**WORK ORDER**
The lines to extract run from the first line of the entries through the line that contains "site EFA_S1_EFA07, 3-frame burst."; reproduce exactly those lines and no others.
====== SUPPLIED INFORMATION ======
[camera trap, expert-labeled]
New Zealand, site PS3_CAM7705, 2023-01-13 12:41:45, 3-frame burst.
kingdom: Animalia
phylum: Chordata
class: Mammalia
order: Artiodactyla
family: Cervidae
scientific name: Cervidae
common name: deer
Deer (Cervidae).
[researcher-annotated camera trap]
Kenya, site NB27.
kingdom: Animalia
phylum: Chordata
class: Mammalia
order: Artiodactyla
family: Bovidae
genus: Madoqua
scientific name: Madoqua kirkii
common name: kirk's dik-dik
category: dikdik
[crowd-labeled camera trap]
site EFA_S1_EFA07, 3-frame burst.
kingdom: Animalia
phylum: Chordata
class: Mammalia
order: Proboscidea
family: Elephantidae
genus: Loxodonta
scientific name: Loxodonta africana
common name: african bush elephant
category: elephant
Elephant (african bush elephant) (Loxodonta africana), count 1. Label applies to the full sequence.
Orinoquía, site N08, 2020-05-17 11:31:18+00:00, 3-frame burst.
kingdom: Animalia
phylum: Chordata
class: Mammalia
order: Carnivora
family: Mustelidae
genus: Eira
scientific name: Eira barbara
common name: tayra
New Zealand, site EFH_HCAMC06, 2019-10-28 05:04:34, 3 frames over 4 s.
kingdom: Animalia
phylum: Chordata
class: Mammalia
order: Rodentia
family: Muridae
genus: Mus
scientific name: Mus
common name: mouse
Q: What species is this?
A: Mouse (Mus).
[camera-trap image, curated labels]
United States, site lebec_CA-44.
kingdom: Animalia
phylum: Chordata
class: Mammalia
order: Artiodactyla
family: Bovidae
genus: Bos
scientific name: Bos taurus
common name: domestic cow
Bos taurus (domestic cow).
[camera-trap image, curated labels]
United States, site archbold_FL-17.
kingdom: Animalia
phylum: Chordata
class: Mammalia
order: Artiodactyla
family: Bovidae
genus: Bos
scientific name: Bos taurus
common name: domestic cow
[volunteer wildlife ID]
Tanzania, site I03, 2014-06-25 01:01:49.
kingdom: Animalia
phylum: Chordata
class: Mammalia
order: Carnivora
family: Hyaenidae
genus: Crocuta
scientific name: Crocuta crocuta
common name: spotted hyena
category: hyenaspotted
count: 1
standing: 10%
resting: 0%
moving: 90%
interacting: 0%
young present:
======
**ANSWER BOX**
[camera trap, expert-labeled]
New Zealand, site PS3_CAM7705, 2023-01-13 12:41:45, 3-frame burst.
kingdom: Animalia
phylum: Chordata
class: Mammalia
order: Artiodactyla
family: Cervidae
scientific name: Cervidae
common name: deer
Deer (Cervidae).
[researcher-annotated camera trap]
Kenya, site NB27.
kingdom: Animalia
phylum: Chordata
class: Mammalia
order: Artiodactyla
family: Bovidae
genus: Madoqua
scientific name: Madoqua kirkii
common name: kirk's dik-dik
category: dikdik
[crowd-labeled camera trap]
site EFA_S1_EFA07, 3-frame burst.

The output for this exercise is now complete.